By Fr. Brian Wirth,
Director of Rural Life
For priests and laity alike, April and May are full of constant activity, yet full of life, excitement, and hope. God’s Providence continually marks the times and seasons.
This was apparent at the beginning of the month. On May 1, the Church celebrates St. Joseph the Worker. However, May 1 was the First Friday, thus a celebration of the devotion to the Sacred Heart of Jesus. May is also devoted to Mary, the Queen-Mother of Heaven, and the Church’s devotion to the Rosary.
Thus, as all families are thoroughly busy during the spring, most providentially God established the intercession of the Most Holy Family for our families in these busiest times and seasons.
Having concluded the Easter season, spring recalls the constant activity and graced busyness of the Acts of the Apostles. St. Joseph, the Holy Family, Apostles, and early Church continually remind us: The dignity of human work, which is the duty and the perfection of mankind, enables us as rational beings to exercise dominion over creation, share in the work of the Creator, offer our service to the community, and participate more fully in God’s plan of salvation.
How true this is now that Jesus has risen from the tomb, ascended to Heaven, sits at the right hand of the Father, and sent the full power of the Holy Spirit upon us at Pentecost!
As farmers are busy planting good seed into the ground for the hope of an abundant harvest, and ranchers are busy tending their livestock, leading their cattle on drives across drylands to summer pastures and grazing/water/irrigation setups, so too the Church in these months focuses spiritually on planting and watering the good seed into the ground of the hearts of catechumens/candidates who were led forth by their pastors as shepherds to receive the Sacraments of Initiation, highlighted especially by the Most Holy Eucharist.
In the Eucharist, we receive fully the Body, Blood, Soul, and Divinity of Jesus Christ, He who has defeated sin, death, and Satan. In being led by the Good Shepherd brothers and sisters, so are we equally led to the banquet prepared for us in the sight of our foes, filled in the fullness of body and spirit alike. (Ps. 23)

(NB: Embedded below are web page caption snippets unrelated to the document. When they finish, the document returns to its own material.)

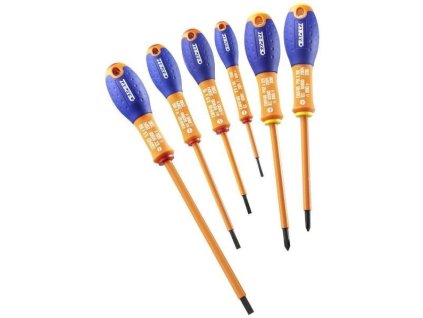 Sada šroubováků izolovaných 6 dílů,  PL a PH - Tona Expert (E160910T)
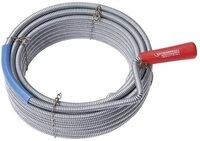 Rothenberger Industrial Rohrreinigungsspirale Reinigungsspirale &Oslash; 9 mm x 10 m
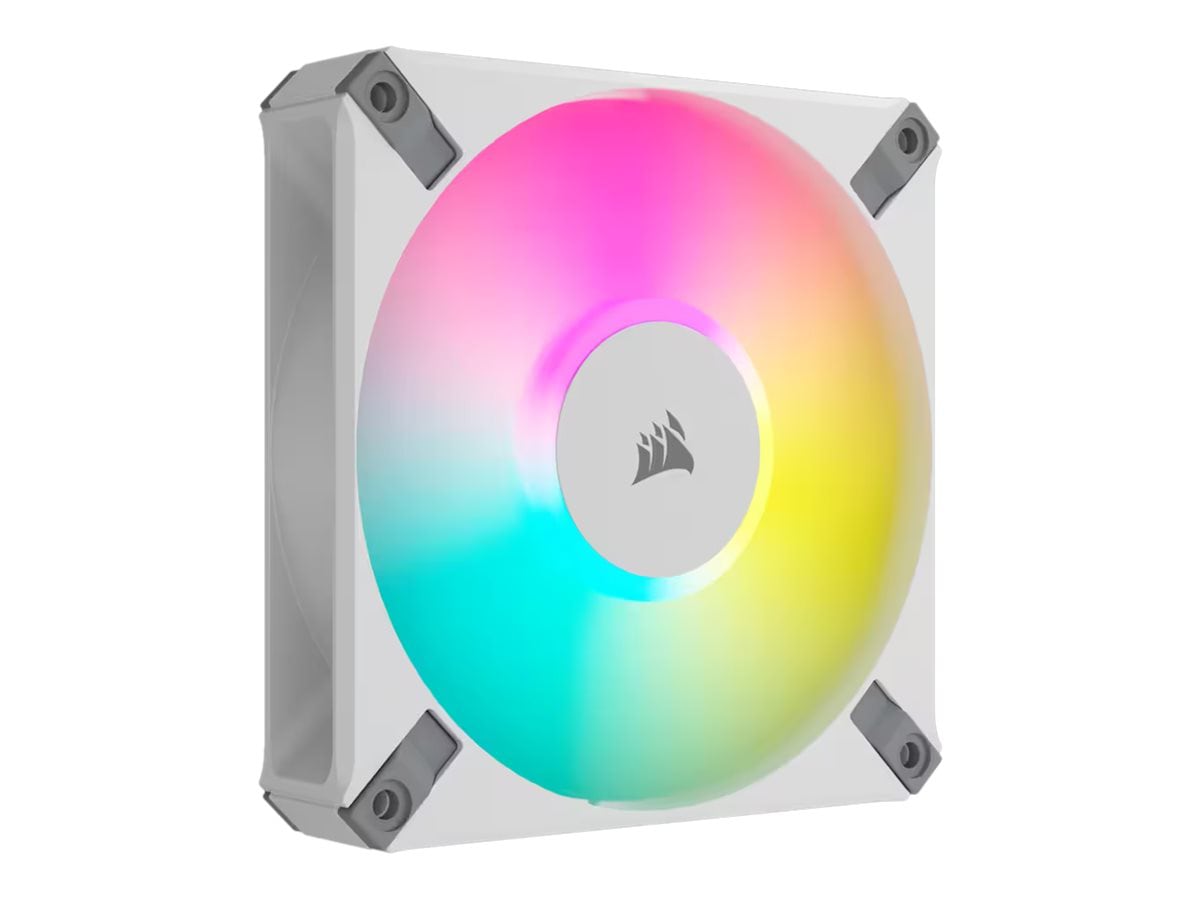 CORSAIR iCUE AF120 RGB ELITE - case fan - high-performance
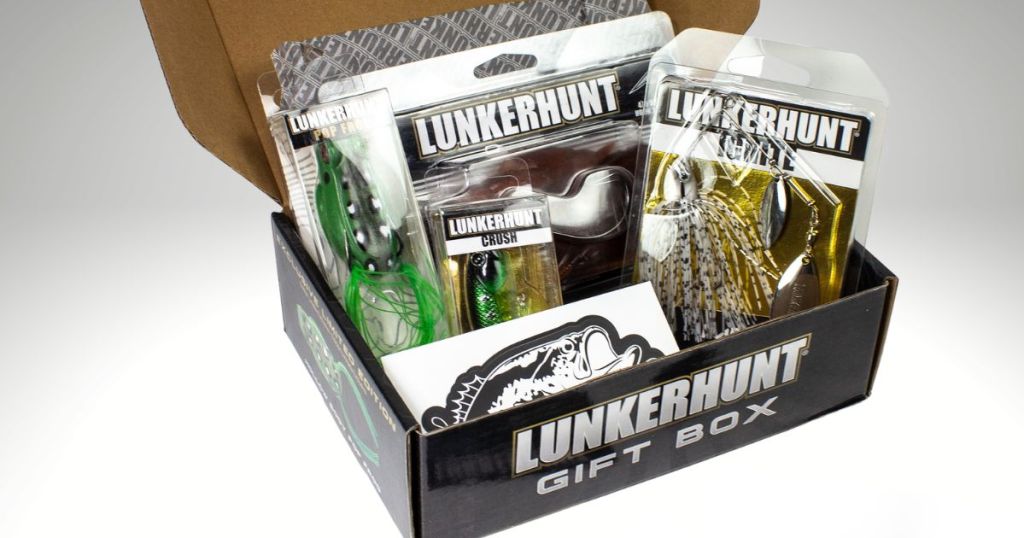 Lunkerhunt gift box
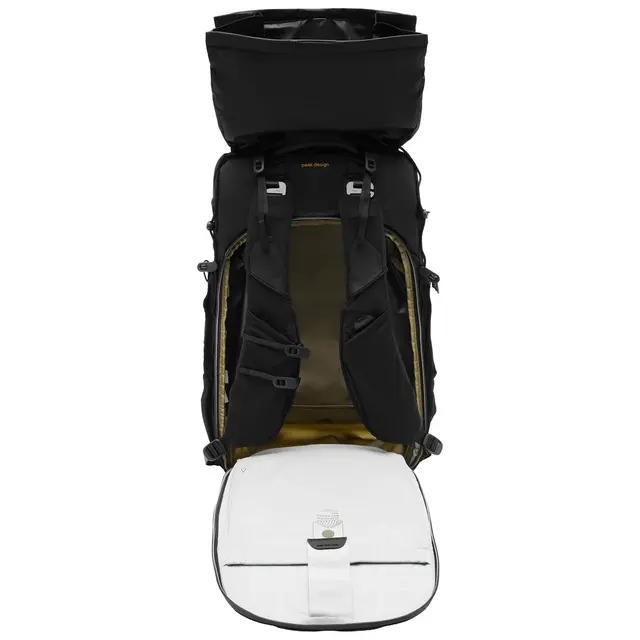 Peak Design Outdoor Backpack 45L Kelp 45L. Brun 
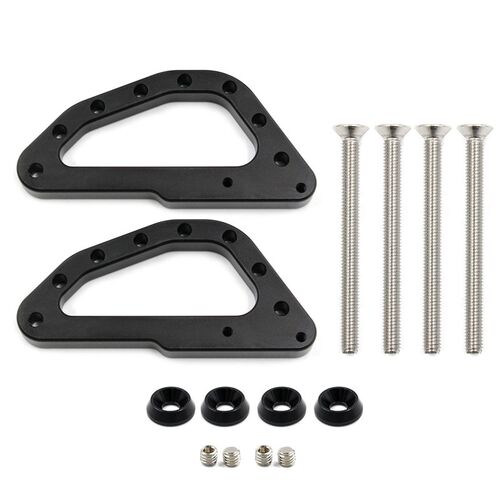 极速2017-2022 Can Am Maverick X3 Turbo Xds Xrs XmrY Xrc 抓握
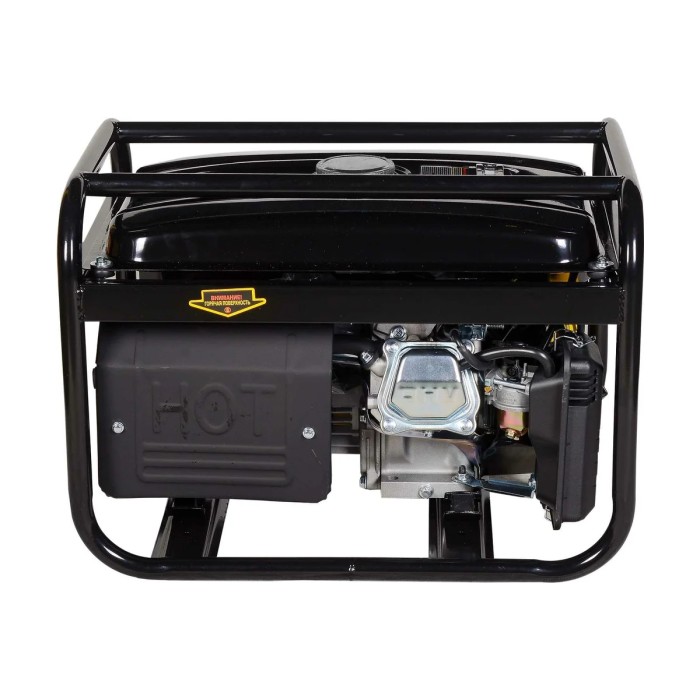 Huter - Բենզինային գեներատոր 2200 Վտ Huter DY2500L - Գեներատորներ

Moreover, during these spring months, parishes are blessed to not only celebrate first Communion Masses for the newly prepared students to be received by the Good Shepherd in Holy Communion, but too April and May are the months in which Bishop James Conley travels throughout the Catholic Diocese of Lincoln to confer the full power of the Holy Spirit in the Sacrament of Confirmation. Finally, May is the month in which (God willing) we are blessed to receive newly consecrated men, ordained Shepherds via the Sacrament of Holy Orders.
So yes, while April and May are literally busy in the fullest sense, these months, times, and seasons are not only ordered toward our physical and spiritual transformation; April and May are ordered for our very sanctification.

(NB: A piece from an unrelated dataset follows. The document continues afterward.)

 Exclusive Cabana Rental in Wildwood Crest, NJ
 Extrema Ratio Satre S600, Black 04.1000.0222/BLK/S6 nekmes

As we begin anew in Ordinary Time, may we allow the Good Shepherd and the Holy Spirit to guide us constantly alongside streams of living water.

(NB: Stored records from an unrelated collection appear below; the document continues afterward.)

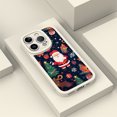 thumbnail image 4 of Mantenga su iPhone seguro y elegante con esta elegante y flexible funda de goma de TPU, ¡diseñada con extravagantes estampados de dibujos animados!, 4 of 4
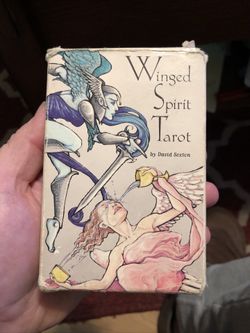 Winged Spirit Tarot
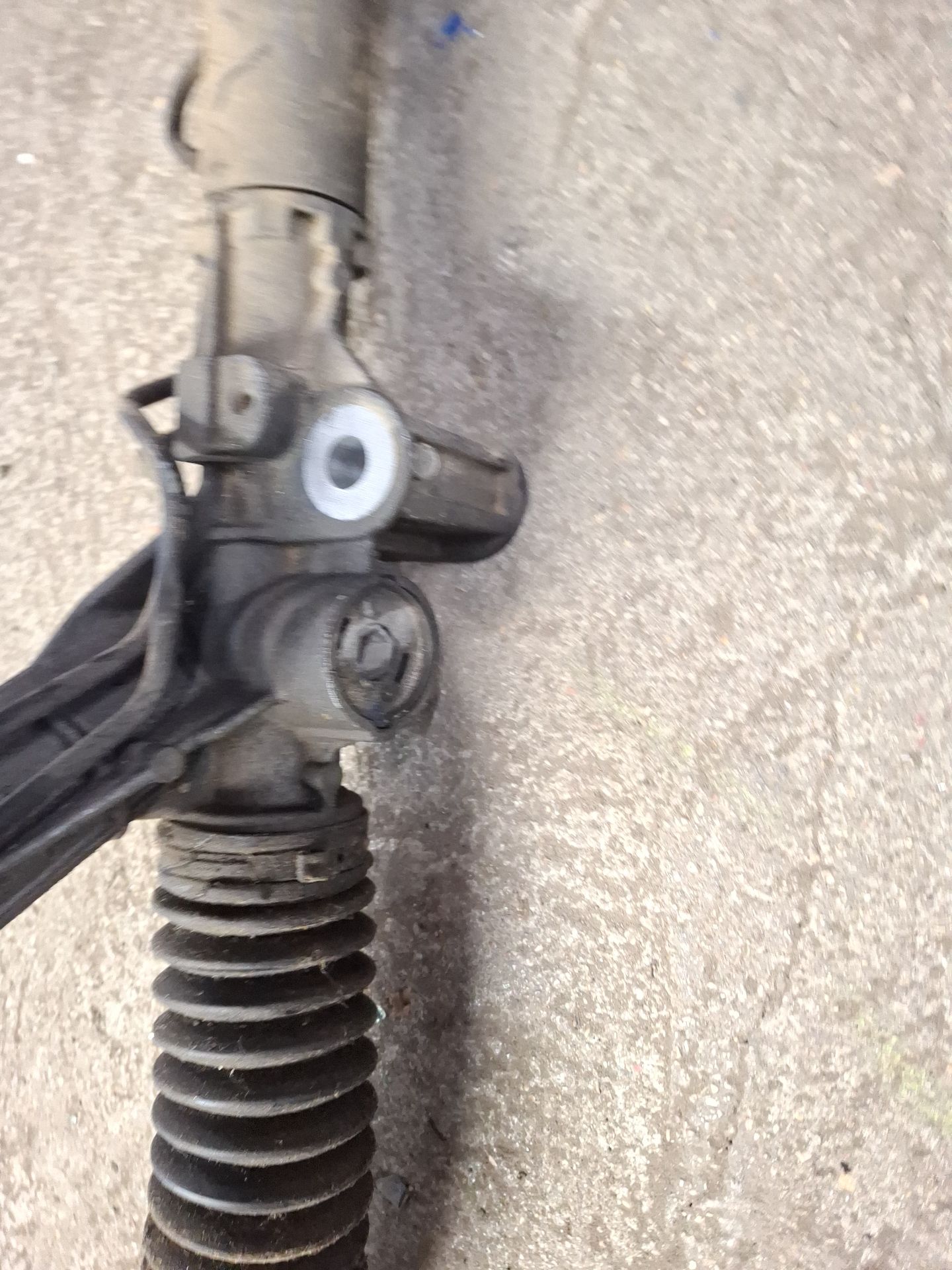 CREMALLERA DIRECCION RENAULT TRAFIC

We pray to the most kind Father through you, his only-begotten Son, who for us became man, was crucified and glorified, that he send us out of his treasures the Spirit of sevenfold grace who rested upon you in all fullness: The Spirit, I say, of Wisdom, that we may taste the life-giving flavors of the fruit of the tree of life, which you truly are; the gift also of Understanding, by which the intentions of our mind are illumined; the gift of Counsel, by which we may follow in your footsteps on the right paths; the gift of Fortitude, by which we may be able to weaken the violence of our enemy’s attacks; the gift of Knowledge, by which we may be filled with the brilliant light of your sacred teaching to distinguish good and evil; the gift of Piety, by which we may acquire a merciful heart; the gift of Fear, by which we may draw away from all evil and be set at peace by submitting in awe to your eternal majesty. For you have wished that we ask for these things in that sacred prayer which you have taught us; and now we ask to obtain them through your cross for the praise of your most holy name. To you, with the Father and the Holy Spirit, be honor and glory, thanksgiving, beauty and power, forever and ever. Amen.